**What is required**
From the entries below, output the line with "1. Standard setting: Balanced" and each following line up to and including the line with "2. Validation-free realistic", exactly as written.

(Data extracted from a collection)
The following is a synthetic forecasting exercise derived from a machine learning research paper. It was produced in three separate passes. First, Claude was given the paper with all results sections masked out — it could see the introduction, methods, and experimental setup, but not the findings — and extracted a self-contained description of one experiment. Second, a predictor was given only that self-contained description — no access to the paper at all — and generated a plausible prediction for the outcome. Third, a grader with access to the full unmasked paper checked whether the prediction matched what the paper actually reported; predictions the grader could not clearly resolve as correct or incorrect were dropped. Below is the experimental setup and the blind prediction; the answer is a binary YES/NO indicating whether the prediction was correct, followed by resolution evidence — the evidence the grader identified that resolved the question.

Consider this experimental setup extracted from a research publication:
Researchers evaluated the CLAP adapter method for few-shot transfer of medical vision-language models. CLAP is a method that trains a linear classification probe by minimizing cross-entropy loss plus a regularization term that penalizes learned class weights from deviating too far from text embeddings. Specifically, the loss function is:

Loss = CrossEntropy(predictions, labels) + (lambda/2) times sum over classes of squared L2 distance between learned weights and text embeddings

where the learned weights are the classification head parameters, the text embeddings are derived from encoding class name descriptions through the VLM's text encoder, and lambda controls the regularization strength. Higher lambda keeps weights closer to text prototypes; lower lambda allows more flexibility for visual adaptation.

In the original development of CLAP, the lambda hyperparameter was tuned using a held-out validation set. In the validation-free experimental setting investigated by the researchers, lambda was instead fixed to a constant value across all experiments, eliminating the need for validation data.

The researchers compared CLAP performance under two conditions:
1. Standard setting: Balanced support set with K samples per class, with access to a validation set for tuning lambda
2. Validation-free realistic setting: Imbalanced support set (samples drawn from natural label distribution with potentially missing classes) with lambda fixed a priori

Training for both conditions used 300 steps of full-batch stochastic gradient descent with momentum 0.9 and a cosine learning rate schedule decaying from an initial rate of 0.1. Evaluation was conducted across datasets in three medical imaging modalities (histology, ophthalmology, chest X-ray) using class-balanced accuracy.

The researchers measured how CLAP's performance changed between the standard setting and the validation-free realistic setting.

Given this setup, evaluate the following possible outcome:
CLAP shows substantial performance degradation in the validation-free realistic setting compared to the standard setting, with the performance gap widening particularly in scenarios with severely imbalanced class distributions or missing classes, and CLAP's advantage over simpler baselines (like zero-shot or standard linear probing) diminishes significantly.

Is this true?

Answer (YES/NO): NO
...
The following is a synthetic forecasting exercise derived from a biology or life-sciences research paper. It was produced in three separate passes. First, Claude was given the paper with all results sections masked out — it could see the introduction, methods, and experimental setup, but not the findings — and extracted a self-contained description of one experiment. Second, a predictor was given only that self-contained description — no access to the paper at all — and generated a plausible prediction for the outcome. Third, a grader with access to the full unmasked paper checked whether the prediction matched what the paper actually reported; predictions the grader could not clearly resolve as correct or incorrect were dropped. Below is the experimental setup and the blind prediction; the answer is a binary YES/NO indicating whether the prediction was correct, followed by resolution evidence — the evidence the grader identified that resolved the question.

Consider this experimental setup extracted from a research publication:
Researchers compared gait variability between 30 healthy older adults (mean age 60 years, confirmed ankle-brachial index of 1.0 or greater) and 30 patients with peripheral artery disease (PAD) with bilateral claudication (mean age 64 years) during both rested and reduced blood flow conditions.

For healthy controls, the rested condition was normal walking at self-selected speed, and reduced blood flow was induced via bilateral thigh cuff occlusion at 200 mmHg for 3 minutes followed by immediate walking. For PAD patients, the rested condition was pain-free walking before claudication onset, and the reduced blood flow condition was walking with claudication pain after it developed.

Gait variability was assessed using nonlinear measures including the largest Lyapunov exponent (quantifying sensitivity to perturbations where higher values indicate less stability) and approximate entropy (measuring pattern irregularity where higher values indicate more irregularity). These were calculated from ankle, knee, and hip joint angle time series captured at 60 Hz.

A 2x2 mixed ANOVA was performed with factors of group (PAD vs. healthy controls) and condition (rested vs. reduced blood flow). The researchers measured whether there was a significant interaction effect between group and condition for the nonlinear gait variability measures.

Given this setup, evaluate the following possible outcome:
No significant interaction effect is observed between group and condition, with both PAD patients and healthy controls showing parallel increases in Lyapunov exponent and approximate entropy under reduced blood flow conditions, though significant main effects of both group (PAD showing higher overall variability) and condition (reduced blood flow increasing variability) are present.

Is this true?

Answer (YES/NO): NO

**Written answer**
1. Standard setting: Balanced support set with K samples per class, with access to a validation set for tuning lambda
2. Validation-free realistic setting: Imbalanced support set (samples drawn from natural label distribution with potentially missing classes) with lambda fixed a priori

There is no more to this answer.